Yesterday Assistant Minister for Health and Aged Care Ken Wyatt announced that David Tune, current chair of the Aged Care Sector Committee, had been appointed to lead the review.
Mr Tune is a former secretary of the Department of Finance and has held senior positions in the Department of Prime Minister and Cabinet, and Treasury.
The review of the LLLB changes is tasked with evaluating the extent to which the 2012 reforms have addressed long-standing issues like access to services and quality of care.
It is also expected to inform the ongoing reforms to aged care, with the Commonwealth still to officially respond to the latest proposals put forward by the sector committee in its Aged Care Roadmap.
As Australian Ageing Agenda has reported, aged care providers have been encouraged to identify the key issues they want addressed in the LLLB review and to gather data as evidence to support their claims (read that story here).
Welcoming Mr Tune’s appointment yesterday, Council on the Ageing said that timely delivery of the review was critical to addressing the significant challenges facing the sector.
“Mr Tune has chaired the Aged Care Sector Committee during the development of the Aged Care Roadmap by that committee and is well placed to ensure the review takes fully into account the opportunities that the roadmap represents,” said COTA chief executive Ian Yates.
The review was a vital step in the aged care reform process, providing the opportunity to advance a new framework for consumer driven, market-based, financially sustainable services, he said.
‘Major challenges’ to address
The Aged Care Guild, the peak representing major for-profit aged care providers, said the sector had been awaiting the review’s commencement.
There were major challenges that the review needed to address, said CEO Cameron O’Reilly.
“The government has chosen to continuously make cuts to the Aged Care Funding Instrument resulting in volatility in the aged care sector at a time when it desperately needs certainty.
“If the vision the Productivity Commission put forward in 2011 of a higher quality more consumer-driven aged care sector is to be realised, private sector investment confidence will need to be enhanced through the Review process,” Mr O’Reilly said.
Leading Age Services Australia said the review provided the opportunity to reflect on how much progress has been made in addressing the challenges identified by the Productivity Commission.
“The review needs to tell us what is working, what is not, and what needs to change in order to meet the needs and expectations of our ageing population,” LASA chief executive officer Sean Rooney said.
Coincides with funding discussion
Aged & Community Services Australia also welcomed Mr Tune’s appointment, and noted the review was occurring at the same time as government was examining the residential care funding model.

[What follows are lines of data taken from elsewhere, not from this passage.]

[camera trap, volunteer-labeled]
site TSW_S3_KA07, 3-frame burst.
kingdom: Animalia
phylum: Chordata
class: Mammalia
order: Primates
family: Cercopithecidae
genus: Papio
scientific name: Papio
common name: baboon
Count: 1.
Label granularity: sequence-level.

“Co-ordination of both efforts will be important to ensure the best outcome with providers having the level of certainty they require to keep delivering quality services to older Australians,” said ACSA chief executive Pat Sparrow.
The Australian Physiotherapy Association this morning called on Mr Tune to begin a comprehensive overhaul of the Aged Care Funding Instrument saying the funding model was “broken” and allocated payments to ineffective practices while ignoring rehabilitation.

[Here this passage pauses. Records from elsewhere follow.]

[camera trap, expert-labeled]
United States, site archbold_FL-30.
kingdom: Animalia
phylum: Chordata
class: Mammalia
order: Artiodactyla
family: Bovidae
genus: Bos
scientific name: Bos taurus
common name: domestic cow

“Currently, residents at aged-care facilities can only choose between massage and transcutaneous electrical nerve stimulation (TENS) treatments from a physiotherapist, no matter what their condition. Right now, we believe it pays more for providers to keep their clients dependent,” said Rik Dawson, APA chair of gerontology.
Mr Dawson said that as incoming head of the LLLB review, Mr Tune had a critical opportunity to cement the place of evidence-based therapy through appropriate funding models to promote the wellbeing of older Australians.
The review is due to be completed by August 2017.